#### [Entries on spatial positioning]
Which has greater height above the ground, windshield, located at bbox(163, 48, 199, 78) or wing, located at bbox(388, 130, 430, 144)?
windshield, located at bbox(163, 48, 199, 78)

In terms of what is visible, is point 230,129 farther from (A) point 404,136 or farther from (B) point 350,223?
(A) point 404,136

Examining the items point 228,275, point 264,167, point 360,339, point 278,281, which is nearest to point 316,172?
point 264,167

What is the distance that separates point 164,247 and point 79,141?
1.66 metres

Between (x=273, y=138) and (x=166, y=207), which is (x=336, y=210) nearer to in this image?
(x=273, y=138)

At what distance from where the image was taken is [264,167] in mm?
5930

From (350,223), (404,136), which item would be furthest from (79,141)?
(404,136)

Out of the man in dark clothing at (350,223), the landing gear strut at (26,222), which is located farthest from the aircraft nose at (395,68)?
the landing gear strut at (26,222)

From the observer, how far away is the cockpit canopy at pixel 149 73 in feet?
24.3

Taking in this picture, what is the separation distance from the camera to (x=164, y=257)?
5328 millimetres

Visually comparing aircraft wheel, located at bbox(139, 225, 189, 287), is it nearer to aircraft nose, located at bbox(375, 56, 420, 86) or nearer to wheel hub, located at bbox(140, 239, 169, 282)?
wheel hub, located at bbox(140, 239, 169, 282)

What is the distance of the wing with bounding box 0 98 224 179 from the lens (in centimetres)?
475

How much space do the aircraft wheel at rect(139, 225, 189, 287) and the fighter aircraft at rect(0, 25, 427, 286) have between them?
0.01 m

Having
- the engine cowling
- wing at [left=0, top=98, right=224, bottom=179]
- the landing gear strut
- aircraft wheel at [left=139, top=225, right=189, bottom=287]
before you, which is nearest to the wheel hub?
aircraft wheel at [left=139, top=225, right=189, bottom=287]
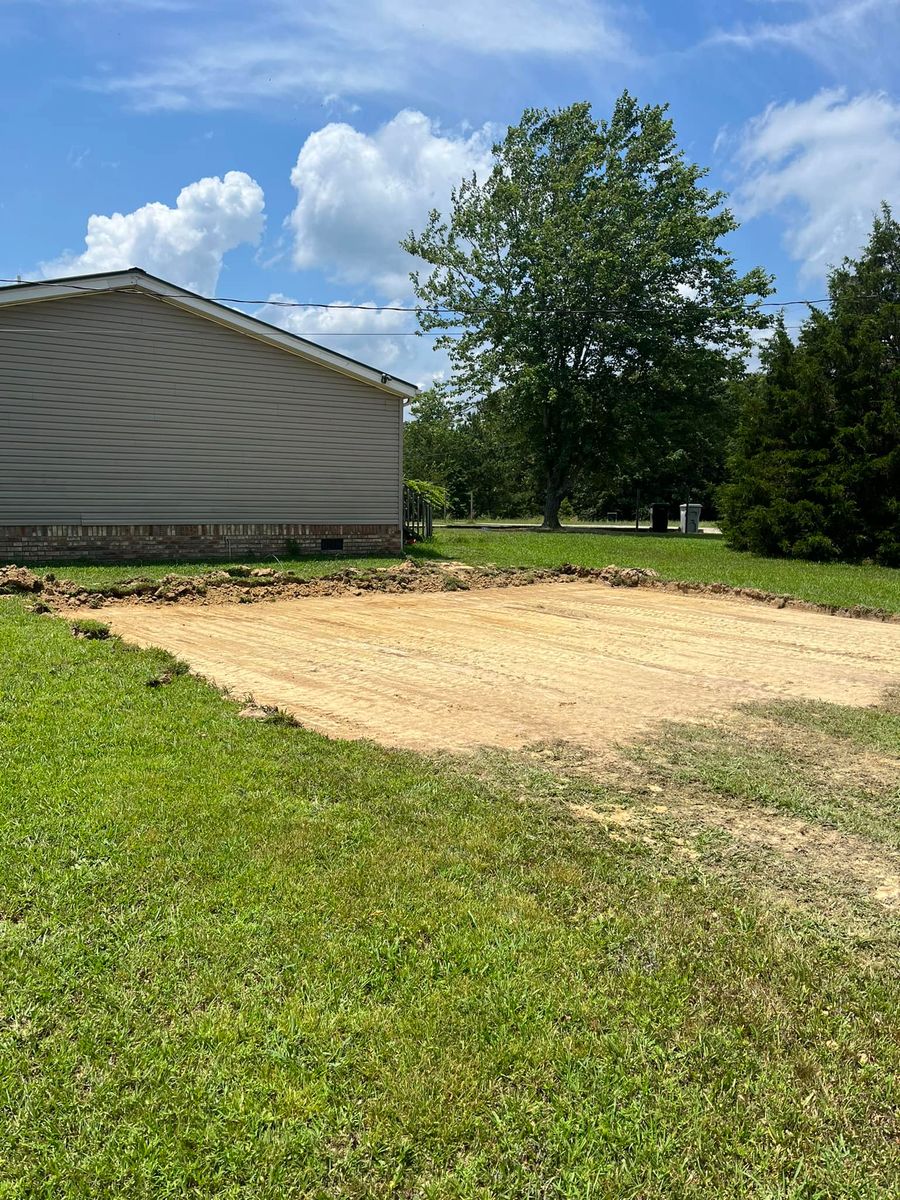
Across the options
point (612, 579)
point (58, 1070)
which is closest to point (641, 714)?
point (58, 1070)

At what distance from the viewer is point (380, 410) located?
58.8ft

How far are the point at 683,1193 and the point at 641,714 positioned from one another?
160 inches

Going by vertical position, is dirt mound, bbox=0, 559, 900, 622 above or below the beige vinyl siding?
below

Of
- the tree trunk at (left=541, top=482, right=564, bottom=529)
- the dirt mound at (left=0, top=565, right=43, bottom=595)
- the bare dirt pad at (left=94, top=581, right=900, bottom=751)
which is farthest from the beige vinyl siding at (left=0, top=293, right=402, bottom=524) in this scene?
the tree trunk at (left=541, top=482, right=564, bottom=529)

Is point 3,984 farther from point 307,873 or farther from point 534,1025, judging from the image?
point 534,1025

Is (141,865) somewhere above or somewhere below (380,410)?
below

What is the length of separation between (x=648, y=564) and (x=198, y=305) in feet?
35.2

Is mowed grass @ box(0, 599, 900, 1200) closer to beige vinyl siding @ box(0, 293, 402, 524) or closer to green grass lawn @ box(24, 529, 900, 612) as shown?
green grass lawn @ box(24, 529, 900, 612)

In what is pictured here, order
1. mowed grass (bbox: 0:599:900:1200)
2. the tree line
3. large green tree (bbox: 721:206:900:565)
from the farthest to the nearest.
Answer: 1. the tree line
2. large green tree (bbox: 721:206:900:565)
3. mowed grass (bbox: 0:599:900:1200)

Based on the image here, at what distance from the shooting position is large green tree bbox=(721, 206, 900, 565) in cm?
1834

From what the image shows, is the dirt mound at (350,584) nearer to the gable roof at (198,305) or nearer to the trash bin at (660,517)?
the gable roof at (198,305)

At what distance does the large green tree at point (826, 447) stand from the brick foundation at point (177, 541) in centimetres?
944

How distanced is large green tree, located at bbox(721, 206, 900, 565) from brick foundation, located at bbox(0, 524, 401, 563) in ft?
31.0

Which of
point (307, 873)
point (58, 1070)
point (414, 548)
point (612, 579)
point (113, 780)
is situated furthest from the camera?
point (414, 548)
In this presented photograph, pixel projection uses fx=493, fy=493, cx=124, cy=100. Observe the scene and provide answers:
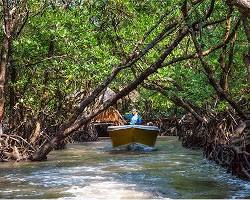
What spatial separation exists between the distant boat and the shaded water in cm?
369

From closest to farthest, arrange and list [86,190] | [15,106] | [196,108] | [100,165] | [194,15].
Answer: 1. [86,190]
2. [194,15]
3. [100,165]
4. [15,106]
5. [196,108]

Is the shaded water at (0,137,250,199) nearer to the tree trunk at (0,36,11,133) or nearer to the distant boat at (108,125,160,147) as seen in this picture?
the tree trunk at (0,36,11,133)

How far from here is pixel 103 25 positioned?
12766mm

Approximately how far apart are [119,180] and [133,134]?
24.8ft

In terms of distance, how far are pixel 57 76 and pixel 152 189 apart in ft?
19.7

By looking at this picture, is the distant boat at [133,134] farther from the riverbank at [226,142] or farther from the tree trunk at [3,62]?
the tree trunk at [3,62]

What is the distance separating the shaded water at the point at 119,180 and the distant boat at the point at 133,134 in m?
3.69

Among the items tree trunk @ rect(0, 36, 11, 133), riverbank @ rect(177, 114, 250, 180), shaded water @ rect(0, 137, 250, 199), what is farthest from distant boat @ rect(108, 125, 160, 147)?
tree trunk @ rect(0, 36, 11, 133)

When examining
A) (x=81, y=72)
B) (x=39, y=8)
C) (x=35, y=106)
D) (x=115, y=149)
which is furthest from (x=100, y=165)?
(x=115, y=149)

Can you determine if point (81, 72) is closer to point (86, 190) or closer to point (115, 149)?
point (86, 190)

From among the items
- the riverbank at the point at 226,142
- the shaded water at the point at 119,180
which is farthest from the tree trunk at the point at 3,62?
the riverbank at the point at 226,142

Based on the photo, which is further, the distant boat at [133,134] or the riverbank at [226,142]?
the distant boat at [133,134]

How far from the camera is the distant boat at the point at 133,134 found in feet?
54.2

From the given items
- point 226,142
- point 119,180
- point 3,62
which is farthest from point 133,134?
point 119,180
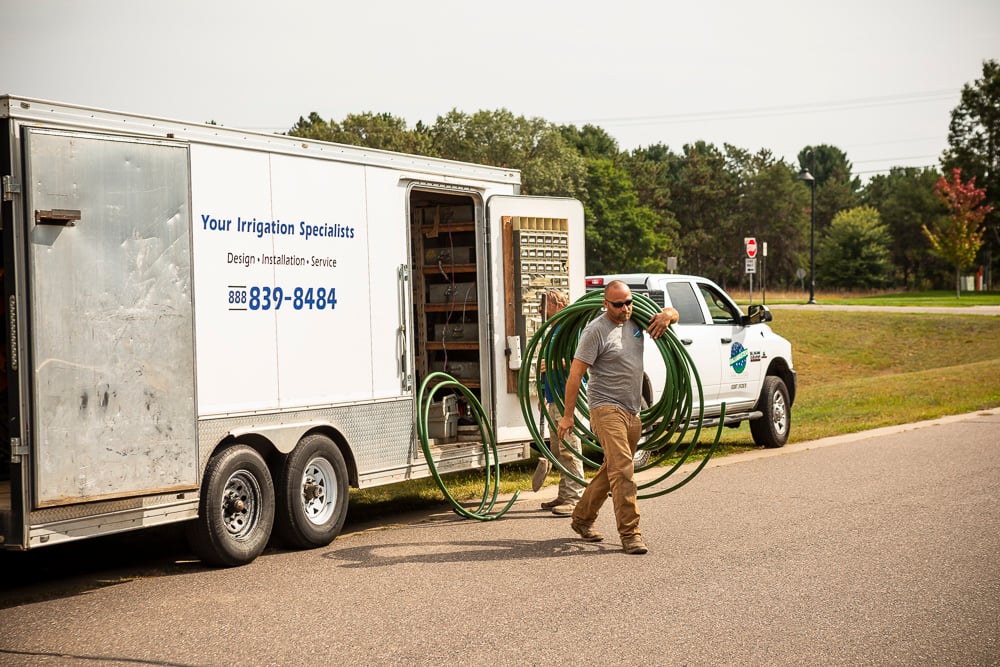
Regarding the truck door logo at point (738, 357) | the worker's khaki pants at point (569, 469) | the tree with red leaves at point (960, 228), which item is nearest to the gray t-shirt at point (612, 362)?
the worker's khaki pants at point (569, 469)

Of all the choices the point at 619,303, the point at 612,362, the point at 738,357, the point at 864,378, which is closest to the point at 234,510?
the point at 612,362

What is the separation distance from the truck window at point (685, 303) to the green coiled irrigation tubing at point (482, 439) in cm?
369

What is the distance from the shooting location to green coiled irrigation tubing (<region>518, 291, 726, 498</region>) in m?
9.27

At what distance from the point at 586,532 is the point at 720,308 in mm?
6453

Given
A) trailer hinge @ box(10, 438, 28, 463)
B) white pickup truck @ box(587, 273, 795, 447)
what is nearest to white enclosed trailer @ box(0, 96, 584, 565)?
trailer hinge @ box(10, 438, 28, 463)

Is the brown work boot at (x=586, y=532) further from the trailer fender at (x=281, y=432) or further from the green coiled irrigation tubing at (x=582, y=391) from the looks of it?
the trailer fender at (x=281, y=432)

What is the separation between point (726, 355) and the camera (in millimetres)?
14180

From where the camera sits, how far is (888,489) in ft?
35.8

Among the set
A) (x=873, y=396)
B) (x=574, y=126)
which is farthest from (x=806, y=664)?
(x=574, y=126)

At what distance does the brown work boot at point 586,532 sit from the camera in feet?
28.7

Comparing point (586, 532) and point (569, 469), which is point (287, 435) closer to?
point (586, 532)

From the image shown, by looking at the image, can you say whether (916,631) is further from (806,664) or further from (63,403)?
(63,403)

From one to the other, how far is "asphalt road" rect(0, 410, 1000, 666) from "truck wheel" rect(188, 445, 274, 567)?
0.52 ft

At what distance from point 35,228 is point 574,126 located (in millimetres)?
103237
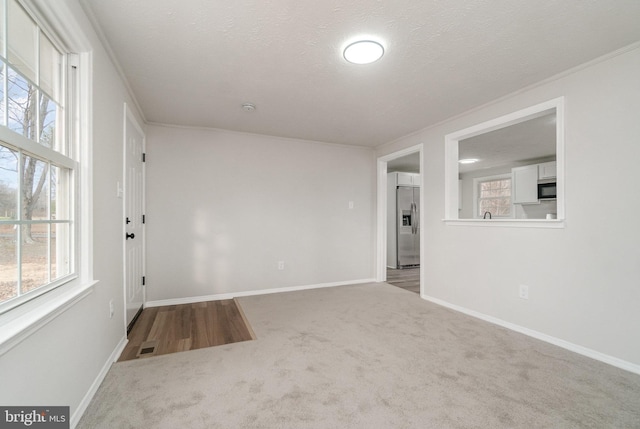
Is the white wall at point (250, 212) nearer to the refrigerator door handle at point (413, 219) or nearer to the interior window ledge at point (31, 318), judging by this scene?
the refrigerator door handle at point (413, 219)

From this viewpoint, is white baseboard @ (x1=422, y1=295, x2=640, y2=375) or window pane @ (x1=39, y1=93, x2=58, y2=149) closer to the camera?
window pane @ (x1=39, y1=93, x2=58, y2=149)

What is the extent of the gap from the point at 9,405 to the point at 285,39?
7.48 ft

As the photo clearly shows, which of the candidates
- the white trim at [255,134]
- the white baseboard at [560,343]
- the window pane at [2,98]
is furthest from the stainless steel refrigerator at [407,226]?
the window pane at [2,98]

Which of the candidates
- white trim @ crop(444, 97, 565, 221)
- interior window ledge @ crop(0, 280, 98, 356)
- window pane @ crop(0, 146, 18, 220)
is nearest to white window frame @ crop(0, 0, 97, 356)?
interior window ledge @ crop(0, 280, 98, 356)

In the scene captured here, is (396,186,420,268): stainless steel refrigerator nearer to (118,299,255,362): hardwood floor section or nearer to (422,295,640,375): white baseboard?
(422,295,640,375): white baseboard

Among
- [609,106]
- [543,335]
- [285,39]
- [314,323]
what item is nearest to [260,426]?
[314,323]

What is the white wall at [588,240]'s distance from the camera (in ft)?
6.94

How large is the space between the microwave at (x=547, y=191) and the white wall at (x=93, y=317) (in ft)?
21.6

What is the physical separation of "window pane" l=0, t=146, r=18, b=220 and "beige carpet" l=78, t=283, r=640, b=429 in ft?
3.88

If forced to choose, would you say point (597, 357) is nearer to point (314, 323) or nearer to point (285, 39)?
point (314, 323)

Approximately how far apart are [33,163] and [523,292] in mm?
3711

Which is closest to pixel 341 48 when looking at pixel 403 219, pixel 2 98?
pixel 2 98

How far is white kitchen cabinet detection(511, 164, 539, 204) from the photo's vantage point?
18.6ft

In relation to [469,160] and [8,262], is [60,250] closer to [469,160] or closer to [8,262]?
[8,262]
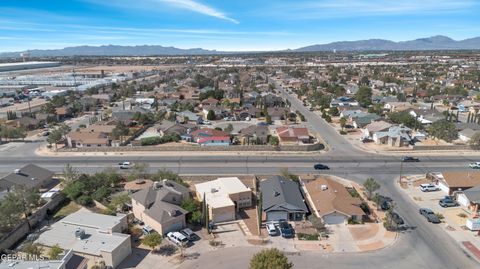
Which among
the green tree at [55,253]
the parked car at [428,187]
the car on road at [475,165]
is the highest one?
A: the green tree at [55,253]

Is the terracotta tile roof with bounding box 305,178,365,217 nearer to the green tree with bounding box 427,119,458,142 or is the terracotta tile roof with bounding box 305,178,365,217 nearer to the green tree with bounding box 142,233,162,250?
the green tree with bounding box 142,233,162,250

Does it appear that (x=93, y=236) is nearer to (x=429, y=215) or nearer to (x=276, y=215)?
(x=276, y=215)

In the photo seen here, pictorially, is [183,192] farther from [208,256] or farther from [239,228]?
[208,256]

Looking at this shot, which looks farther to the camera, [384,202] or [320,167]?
[320,167]

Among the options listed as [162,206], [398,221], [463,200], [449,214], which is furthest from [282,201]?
[463,200]

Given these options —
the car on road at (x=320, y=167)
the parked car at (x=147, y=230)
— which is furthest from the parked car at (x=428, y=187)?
the parked car at (x=147, y=230)

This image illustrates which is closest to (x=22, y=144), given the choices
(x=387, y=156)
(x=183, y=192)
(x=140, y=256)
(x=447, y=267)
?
(x=183, y=192)

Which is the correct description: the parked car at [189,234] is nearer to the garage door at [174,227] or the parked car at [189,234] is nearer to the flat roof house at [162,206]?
the garage door at [174,227]
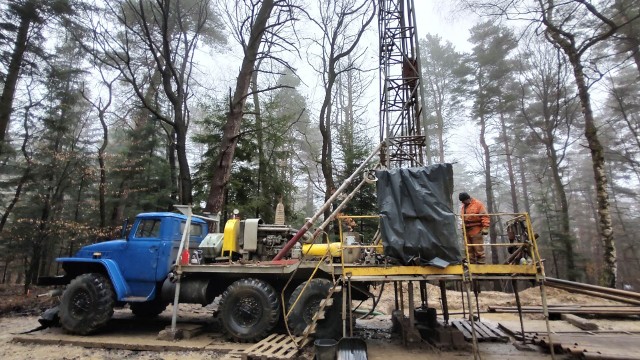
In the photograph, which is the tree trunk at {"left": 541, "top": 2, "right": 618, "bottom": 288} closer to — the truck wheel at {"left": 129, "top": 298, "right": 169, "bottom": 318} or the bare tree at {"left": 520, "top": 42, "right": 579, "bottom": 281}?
the bare tree at {"left": 520, "top": 42, "right": 579, "bottom": 281}

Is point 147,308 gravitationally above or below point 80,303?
below

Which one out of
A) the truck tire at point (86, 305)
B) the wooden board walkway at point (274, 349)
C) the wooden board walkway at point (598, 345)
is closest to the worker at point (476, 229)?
the wooden board walkway at point (598, 345)

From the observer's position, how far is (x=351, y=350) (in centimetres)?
555

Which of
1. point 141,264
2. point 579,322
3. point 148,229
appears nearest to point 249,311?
point 141,264

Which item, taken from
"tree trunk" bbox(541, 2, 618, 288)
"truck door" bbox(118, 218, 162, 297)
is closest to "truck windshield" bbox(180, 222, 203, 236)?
"truck door" bbox(118, 218, 162, 297)

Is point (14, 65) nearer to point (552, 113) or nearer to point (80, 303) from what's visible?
point (80, 303)

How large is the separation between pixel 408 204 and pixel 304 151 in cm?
2215

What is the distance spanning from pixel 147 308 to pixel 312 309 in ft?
17.2

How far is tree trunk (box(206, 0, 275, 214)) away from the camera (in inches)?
434

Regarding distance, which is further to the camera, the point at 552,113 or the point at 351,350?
the point at 552,113

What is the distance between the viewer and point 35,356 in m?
6.14

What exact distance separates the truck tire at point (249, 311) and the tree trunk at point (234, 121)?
4.28 m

#### [What needs to be done]
Locate every line in the rows above that contains the word "handle", and copy each of those lines in full.

#### [Response to the task]
Is the white wall at point (250, 212) nearer to the refrigerator door handle at point (413, 219) or nearer to the interior window ledge at point (31, 318), judging by this scene?
the refrigerator door handle at point (413, 219)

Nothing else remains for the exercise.